Exercise details =
Read the records below. Copy each line where the string "muntjak" occurs.

BEGIN

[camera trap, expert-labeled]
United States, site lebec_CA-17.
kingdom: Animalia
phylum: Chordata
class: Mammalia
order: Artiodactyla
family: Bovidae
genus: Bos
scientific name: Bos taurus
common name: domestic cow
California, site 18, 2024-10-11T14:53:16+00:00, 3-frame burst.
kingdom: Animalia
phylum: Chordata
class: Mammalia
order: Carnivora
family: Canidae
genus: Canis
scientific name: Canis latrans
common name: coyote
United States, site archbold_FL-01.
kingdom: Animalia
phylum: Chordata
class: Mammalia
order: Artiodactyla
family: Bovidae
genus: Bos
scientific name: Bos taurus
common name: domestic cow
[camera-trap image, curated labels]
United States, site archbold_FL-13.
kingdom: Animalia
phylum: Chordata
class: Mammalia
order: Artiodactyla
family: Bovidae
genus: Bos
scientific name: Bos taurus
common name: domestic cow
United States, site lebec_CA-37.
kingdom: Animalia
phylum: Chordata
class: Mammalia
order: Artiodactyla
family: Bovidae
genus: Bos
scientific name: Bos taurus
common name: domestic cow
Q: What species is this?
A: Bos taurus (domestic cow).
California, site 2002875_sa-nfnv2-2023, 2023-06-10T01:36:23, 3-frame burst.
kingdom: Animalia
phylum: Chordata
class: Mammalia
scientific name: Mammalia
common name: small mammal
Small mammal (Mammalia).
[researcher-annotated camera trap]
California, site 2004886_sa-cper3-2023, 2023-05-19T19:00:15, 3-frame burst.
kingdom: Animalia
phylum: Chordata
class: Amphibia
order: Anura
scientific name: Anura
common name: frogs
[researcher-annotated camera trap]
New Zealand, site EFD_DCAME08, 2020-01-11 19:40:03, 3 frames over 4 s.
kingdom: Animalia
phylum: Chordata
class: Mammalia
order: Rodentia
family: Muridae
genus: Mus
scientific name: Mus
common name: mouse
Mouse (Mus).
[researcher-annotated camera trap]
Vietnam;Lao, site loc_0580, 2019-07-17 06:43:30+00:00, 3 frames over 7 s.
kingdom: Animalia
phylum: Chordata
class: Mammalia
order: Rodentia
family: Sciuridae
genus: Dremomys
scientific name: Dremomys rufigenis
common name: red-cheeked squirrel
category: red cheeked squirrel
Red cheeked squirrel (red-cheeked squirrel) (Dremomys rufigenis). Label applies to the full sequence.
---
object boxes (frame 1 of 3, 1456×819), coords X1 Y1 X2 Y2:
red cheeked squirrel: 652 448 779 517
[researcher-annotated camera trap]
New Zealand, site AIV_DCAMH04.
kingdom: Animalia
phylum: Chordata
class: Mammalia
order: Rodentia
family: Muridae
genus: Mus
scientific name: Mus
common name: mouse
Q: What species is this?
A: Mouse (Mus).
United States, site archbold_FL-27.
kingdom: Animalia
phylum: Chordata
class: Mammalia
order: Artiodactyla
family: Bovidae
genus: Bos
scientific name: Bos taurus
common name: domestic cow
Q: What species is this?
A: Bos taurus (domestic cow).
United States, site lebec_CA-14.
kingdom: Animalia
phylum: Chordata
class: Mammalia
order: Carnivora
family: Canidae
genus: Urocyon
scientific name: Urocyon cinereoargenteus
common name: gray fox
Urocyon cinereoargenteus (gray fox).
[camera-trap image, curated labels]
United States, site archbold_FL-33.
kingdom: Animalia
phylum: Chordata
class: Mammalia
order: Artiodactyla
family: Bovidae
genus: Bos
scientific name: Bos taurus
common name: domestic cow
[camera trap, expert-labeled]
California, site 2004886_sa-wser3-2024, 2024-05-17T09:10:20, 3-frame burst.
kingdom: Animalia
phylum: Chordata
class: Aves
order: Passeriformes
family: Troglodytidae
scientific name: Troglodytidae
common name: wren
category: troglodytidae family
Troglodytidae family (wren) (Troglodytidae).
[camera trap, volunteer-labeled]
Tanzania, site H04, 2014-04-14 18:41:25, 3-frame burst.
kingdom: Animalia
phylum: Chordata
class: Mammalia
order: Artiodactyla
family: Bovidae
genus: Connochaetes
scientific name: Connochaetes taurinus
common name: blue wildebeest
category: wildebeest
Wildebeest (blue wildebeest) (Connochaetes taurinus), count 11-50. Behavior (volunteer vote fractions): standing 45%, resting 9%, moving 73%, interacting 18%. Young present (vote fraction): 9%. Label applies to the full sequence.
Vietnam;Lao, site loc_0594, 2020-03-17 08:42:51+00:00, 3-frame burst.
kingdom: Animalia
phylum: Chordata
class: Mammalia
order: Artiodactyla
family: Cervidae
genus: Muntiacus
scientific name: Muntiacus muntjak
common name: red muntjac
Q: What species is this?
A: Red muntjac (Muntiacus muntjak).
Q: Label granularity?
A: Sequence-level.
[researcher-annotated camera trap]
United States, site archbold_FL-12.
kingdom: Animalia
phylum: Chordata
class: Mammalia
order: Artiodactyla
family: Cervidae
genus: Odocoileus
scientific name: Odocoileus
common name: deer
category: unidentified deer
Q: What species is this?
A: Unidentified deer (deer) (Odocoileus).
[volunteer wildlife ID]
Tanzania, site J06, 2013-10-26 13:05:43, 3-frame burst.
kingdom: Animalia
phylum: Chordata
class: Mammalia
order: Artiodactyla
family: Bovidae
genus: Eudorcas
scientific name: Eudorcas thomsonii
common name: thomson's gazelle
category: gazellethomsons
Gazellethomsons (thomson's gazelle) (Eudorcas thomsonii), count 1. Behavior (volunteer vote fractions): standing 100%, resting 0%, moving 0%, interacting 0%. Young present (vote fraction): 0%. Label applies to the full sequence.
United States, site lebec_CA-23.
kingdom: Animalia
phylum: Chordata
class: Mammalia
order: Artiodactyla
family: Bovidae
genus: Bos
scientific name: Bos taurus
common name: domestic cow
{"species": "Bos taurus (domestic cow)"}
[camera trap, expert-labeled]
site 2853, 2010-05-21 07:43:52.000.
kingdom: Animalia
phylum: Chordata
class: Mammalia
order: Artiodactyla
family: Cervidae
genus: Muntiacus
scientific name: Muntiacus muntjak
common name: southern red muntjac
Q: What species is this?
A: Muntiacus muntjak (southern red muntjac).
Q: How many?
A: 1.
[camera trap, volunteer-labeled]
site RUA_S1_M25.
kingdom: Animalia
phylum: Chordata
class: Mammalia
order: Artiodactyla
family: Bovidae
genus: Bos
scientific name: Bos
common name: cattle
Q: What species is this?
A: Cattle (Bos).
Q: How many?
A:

END

Task output =
scientific name: Muntiacus muntjak
A: Red muntjac (Muntiacus muntjak).
scientific name: Muntiacus muntjak
A: Muntiacus muntjak (southern red muntjac).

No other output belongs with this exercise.